The actual outcome is likely to depend on two uncertainties. First is the efficacy of the COVID-19 vaccines developed by American companies Pfizer and Moderna, and how quickly their use becomes widespread in severely infected countries. The second is the attitude that the incoming Biden administration takes toward China.
Even if the vaccines are as successful as the two companies claim, the Taiwan economy “probably wouldn’t feel the effects until the second half of the year,” says Angela Hsieh of Barclays Bank. She notes that if Taiwan can lift border controls, the return of foreign visitors would provide a sorely needed boost for ailing hotels, restaurants, and retailers. If the world economy returns to near-normal, Taiwan’s traditional manufacturing sectors could expect a rise in exports.
Liang of Yuanta-Polaris points out that rapid distribution of the vaccine won’t be easy because of logistical challenges. Pfizer’s vaccine needs to be stored at about minus 75 degrees Celcius, which is well below the level of normal medical freezers, according to U.S. media reports.

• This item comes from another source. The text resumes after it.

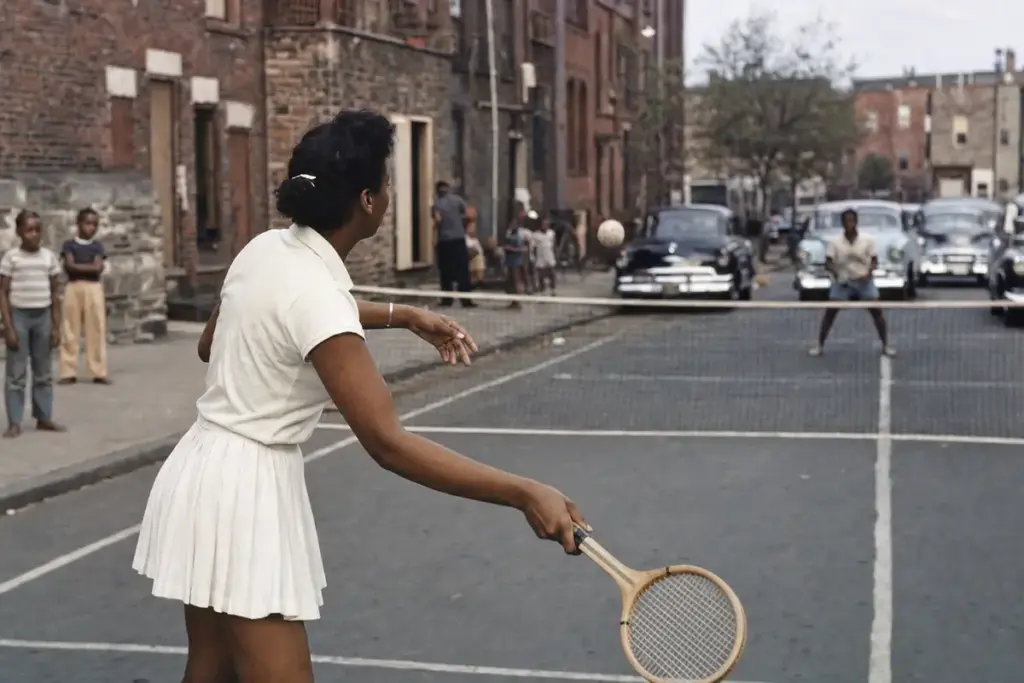 Donna in abito bianco gioca a tennis su un campo improvvisato in strada, con rete e auto d’epoca sullo sfondo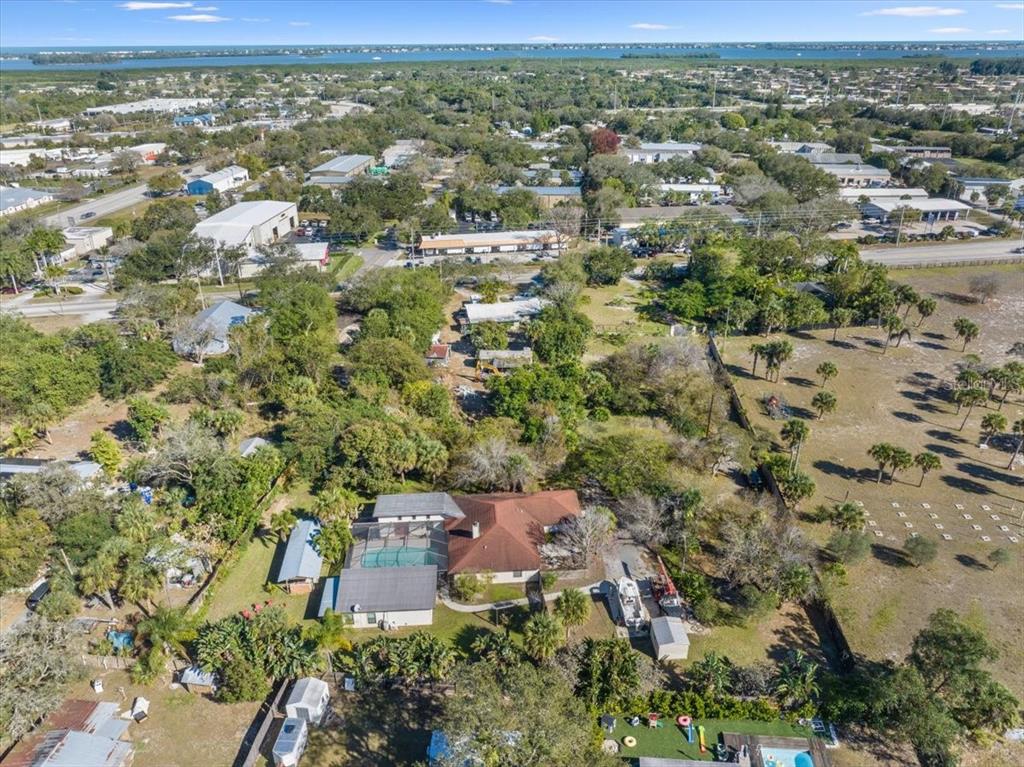 An aerial view shows a residential house with a pool cage and surrounding wooded property — 281 OLD DIXIE HIGHWAY, VERO BEACH, FL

In most countries, the vaccine is expected to be made available first to healthcare workers, people with already weakened health conditions, and the elderly, including residents of nursing homes and other long-term care facilities. Before infected economies could return to normal, a sizeable proportion of the population would need to be inoculated, notes Standard Chartered economist Tony Phoo. “At Standard Chartered Global Research, our timeline is in the second half of 2021.”
But he adds that the vaccines’ mere existence could have a positive influence in contributing to a global rebound. as “the impact on sentiment cannot be ignored.” In the meantime, he says, “we see a bumpy recovery in the first half of next year – one of fits and starts.”
For his part, Liang speculates that slower world recovery could actually benefit Taiwan’s overall economy through sustained high demand for ICT products used for working at home and remote communications. In addition, “if COVID-19 is not fully under control and foreign governments like the U.S. and Japan inject stimulus packages into their economies,” that could also help fuel demand for Taiwan products.
The nature of the China policy adopted by the Biden administration is seen as another factor affecting the 2021 outlook. “If the new U.S. administration becomes more friendly to China or not as hostile, the movement of Taiwanese businesses based in China will not be as fast as in 2020,” says Liang.